We now know that state and local governments will face extremely difficult budget challenges, particularly in the next fiscal year, which begins July 1, and likely for many years into the future. As law enforcement leaders, we are the first to tell you that essential services connected to public safety and emergency response must continue, as must our health care and medical research responses.

But there’s another set of essential services that we must preserve — for the sake of long-term public safety, as well as for the sake of Maine’s kids: early childhood programs.

We encourage policymakers to put early childhood programs at the top of their priority lists. Maine law enforcement has long supported early childhood education investments because we know from our own experience what decades of research have proven: high-quality early care and education for our youngest and most vulnerable children can dramatically reduce future crime and keep our communities safe. A recent brief from Fight Crime: Invest In Kids highlights that at-risk children who attend quality preschool are more likely to succeed in school, graduate, and avoid becoming involved in crime. 

In order to preserve this system, all options must be on the table, including both flexibility for states for the use of already granted federal relief funding, and additional aid from the federal government.

If we are unable to protect early childhood programs in the wake of the COVID-19 destruction, Maine’s already fragile system could very well be hollowed out in ways that will take years to reconstruct. 

Two factors make early learning especially vulnerable.

First, high-quality early childhood education requires highly qualified teachers. However, even before the pandemic, insufficient pay rates caused high levels of attrition. While deemed essential by our governor, many child care providers found they could not both do their jobs to support child care needed for other essential workers and simultaneously take care of their own families.

The risk of additional funding cuts in the short or longer term could dramatically diminish the number of quality child care, Head Start, and pre-K slots available for the children of working parents. That would create a domino effect that would subject nearly every sector of our economy to increased strain.  If parents cannot find child care, they cannot work.

Second, our children don’t stop growing up just because their early learning programs go away.
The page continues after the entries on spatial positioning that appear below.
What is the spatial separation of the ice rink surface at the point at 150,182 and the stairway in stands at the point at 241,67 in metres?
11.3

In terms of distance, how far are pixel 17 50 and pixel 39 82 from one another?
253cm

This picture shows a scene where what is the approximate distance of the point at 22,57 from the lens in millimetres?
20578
Every year of depleted programs creates another group of young children who miss out on the crucial brain-development benefits of quality early childhood education. If our commitment to high-quality early childhood education falters, we run the risk of creating a “lost generation” of children who were not able to capitalize on this most rapid period of social, emotional and cognitive learning in their lives.
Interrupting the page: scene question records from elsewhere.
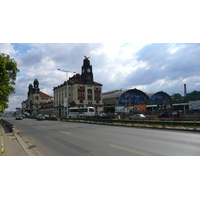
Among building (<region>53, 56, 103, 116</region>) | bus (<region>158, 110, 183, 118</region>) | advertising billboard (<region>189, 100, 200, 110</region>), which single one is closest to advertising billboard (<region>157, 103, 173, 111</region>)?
bus (<region>158, 110, 183, 118</region>)

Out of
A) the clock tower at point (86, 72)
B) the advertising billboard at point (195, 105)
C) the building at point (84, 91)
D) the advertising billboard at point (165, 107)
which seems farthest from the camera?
the clock tower at point (86, 72)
In recent years, Maine lawmakers have taken bipartisan action to grow the availability of high-quality early learning programs, and, pre-COVID-19, they were on the verge of doing more to shore up our already fragile early learning system. They unified over their common, powerful belief that high-quality early learning should be available to more Maine children and families.
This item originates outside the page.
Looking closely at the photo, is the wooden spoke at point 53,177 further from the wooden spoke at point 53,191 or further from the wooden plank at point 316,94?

We cannot afford to retreat from effective programs that also make long-term economic sense. Here, at this tipping point, the consequences of decisions made in the next weeks and months will potentially reverberate for decades.

It is our hope that the relevant federal agencies will give Maine and other states the flexibility that all four of our Members of Congress are asking for in the COVID-19 relief fund approved last month, and then ensure that future relief will support critical state and local programs.

We know that government, at all levels, must work together to weather this storm. In doing so, we should put the health and well-being of our families, particularly the youngest among us, front and center.

Jared Mills is Augusta chief of police and Ken Mason is Kennebec County sheriff.